Hablan, las mujeres. Gritan, gritan mucho. Hay metálicas, estentóreas carcajadas demasiado impostadas que apenas alcanzan a disimular el horror que sienten de estar vivas, el sinsentido de la precaria existencia, el dolor de no saber para qué corneta fueron puestas sobre el planeta tierra.
Hablan y gritan y ríen sin reír, se ponen de pie, mueven los brazos, cambian de lugar. Se cae una silla, suenan los teléfonos celulares con absurdas musiquitas y entonces hablan más fuerte con alguien que parece estar del otro lado de la pantalla y que también les responde. Más gritos sobre la importancia de conocer Estambul, de tomar yogures que te mejoren la potencia para cagar.

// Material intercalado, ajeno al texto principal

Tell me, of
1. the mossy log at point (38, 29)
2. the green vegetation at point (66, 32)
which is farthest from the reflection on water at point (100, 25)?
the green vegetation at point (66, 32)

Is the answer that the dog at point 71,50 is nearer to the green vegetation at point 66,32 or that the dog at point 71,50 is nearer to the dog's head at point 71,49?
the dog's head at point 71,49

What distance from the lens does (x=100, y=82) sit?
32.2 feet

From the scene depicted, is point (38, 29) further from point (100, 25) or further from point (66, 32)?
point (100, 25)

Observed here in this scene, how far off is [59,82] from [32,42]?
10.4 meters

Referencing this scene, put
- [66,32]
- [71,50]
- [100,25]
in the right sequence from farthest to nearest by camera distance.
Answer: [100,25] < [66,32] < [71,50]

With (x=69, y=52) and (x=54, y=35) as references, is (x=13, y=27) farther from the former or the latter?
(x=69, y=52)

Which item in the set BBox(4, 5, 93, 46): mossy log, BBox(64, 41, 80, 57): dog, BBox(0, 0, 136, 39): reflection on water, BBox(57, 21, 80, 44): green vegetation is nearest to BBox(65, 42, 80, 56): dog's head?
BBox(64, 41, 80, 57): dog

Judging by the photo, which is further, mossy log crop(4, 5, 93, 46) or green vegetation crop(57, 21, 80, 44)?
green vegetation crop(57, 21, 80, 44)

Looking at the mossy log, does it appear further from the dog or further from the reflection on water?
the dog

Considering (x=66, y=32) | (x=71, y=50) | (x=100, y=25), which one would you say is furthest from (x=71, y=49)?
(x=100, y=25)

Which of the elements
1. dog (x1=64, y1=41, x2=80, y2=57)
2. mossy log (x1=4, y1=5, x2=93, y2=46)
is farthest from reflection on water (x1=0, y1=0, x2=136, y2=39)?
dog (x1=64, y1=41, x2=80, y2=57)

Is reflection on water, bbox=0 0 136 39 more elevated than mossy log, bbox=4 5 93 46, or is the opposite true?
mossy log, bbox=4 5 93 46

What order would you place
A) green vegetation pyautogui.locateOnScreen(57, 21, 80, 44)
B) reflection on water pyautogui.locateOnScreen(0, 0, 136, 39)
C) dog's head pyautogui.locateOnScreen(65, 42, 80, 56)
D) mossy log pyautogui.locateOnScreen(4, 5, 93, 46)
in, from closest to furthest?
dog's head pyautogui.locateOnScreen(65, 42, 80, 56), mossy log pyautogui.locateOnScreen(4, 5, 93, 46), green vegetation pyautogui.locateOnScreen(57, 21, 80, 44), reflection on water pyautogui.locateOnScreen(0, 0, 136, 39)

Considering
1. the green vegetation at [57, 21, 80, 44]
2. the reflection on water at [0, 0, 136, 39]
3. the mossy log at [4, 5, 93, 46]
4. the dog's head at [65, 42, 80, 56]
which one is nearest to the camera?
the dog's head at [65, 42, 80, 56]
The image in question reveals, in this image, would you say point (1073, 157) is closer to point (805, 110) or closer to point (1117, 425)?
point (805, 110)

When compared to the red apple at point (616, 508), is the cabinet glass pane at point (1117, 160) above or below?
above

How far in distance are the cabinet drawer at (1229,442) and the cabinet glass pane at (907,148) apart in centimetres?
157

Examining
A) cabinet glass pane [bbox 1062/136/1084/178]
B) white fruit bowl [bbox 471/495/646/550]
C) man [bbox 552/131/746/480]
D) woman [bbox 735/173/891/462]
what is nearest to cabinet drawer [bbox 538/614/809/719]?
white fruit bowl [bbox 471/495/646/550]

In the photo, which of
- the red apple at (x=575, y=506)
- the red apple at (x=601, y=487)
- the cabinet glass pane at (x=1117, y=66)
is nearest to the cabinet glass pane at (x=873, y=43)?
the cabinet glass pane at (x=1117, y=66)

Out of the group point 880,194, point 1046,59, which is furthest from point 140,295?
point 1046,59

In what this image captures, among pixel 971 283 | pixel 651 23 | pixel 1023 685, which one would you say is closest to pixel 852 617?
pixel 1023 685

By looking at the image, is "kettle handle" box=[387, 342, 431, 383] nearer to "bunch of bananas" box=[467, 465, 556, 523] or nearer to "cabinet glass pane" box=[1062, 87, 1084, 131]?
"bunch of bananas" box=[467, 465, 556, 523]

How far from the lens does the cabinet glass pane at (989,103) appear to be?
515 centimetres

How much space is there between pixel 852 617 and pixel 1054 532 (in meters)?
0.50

Me siento prácticamente en el medio. Entre mesas de ocho o diez mujeres, siempre queda alguna mesita suelta de la que se han llevado hasta las servilletas de papel. Pido un café.
Me siento, decía, saco mi cuaderno rivadavia tapa dura rayado de cincuenta hojas, preparo mi birome. Miro un rato pero no miro nada en particular, contemplo la nada.
Alguna vez escuché contar al señor Ruggeri Oscar que el señor Maradona Diego, durante los entrenamientos, jugaba con los botines desatados. Los cordones sueltos. Contaba Ruggeri que una vez intentó hacer los mismo y no paraba de tropezarse, de caerse al piso. Imposible trotar, mucho menos pensar en hacer cualquier otra cosa. Maradona le había explicado que si entrenaba así, con los cordones desatados, después durante el partido sus pies tenían una extraordinaria sensibilidad. Se infringía ese incordio, esa dificultad. Luego, su performance se volvía extraordinaria.
Yo, a la media hora más o menos, me voy a otro bar y escribo lo más bien.